So I just opened the bag you gave me and those panties aren't mine...
oh
I am going to invent a chocolate mix for sperm.
i'm wearing my white shorts to coax my period out of hiding.
I knew you were drunk when you poured scotch on a croissant and ate it.
Um, so I couldn't say it in person, but if you find my underwear in your office. Sorry. I couldn't find them, so yea.
You were outside the bathroom the gay guy was puking in, screaming "IT GETS BETTER!" over and over again. Good message, poor execution.
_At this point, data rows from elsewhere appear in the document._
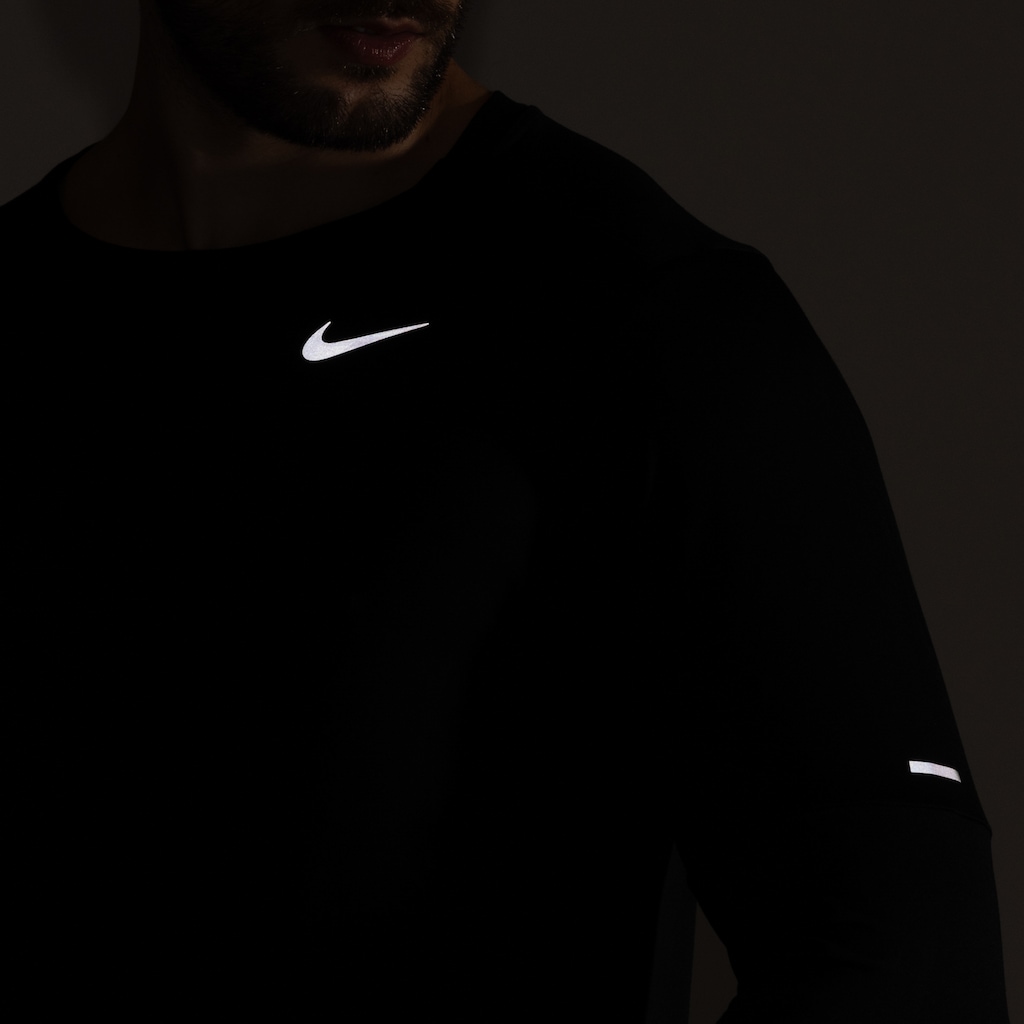 Imagem 3 do produto Camiseta Masculina Nike Manga Longa Dri-Fit Element Crew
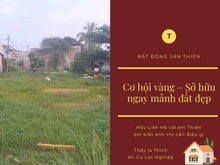 Hình ảnh Đất Bán Đường 6m Gần Dương Công Khi 53m2 2.55 tỷ Tân Thới Nhất Hóc Môn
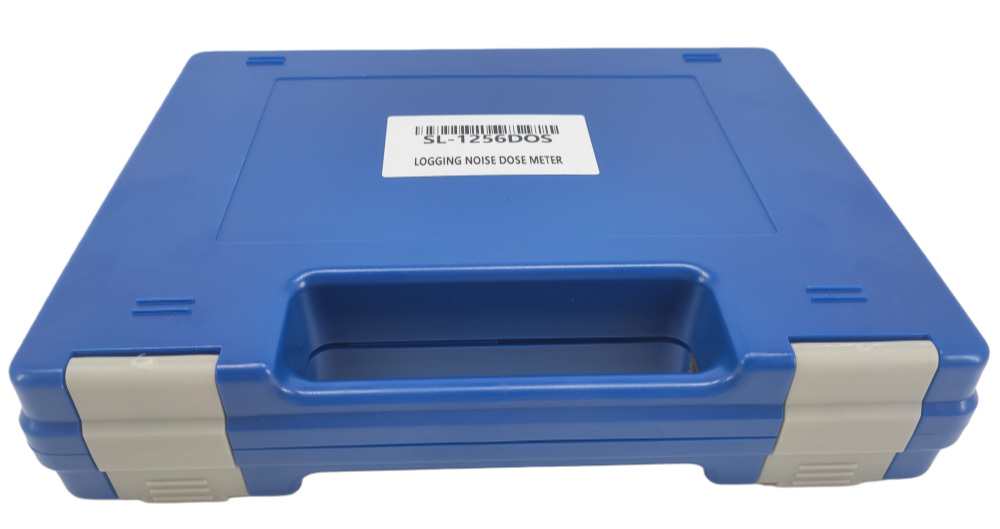 SL-1256DOS Digital Dosimeter Noise Dose Meter 60-130dB 70-140dB Ranges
They make twin pack pregnancy tests for girls like us
There where 3 half naked girls passed out on the pool table, I crawled under it and just as I was about to go to sleep some guy walks up and says: "dude nice spot" walks away and comes back with a pillow.
I just tried on my "outfit" for tonight and I should just wear sweatpants and a sign on my face that says I like it in the ass. That would be more comfortable
It's hard to judge what a reasonable amount of cereal looks like in the spaghetti pot. We're out of cap'n crunch and milk.
I asked if anyone's pants felt wet on the bottom, like a half hour after mine did. I had just peed my pants i had gotten so high no biggie
I just got three pairs of underwear free and a bathing suit for $20 by modeling them and letting the salesman grope me a bit.
It's great being a young gay man in Chicago!
Reasons why I'm always right: I am older, I am wiser, I have a larger penis
Hold on, I'm taking nudes in a blanket fort right now
1. I drank goldschlager 2. I fell in a bathtub and hit my head (hard) on a soap dish. 2. I sat in said bathtub talking to a random stranger on vacation from wyoming (who i met at a 711 looking for taquitos) for almost an hour. 3. We got kicked out of said bathtub by owner of bathtub. 4. We had sex.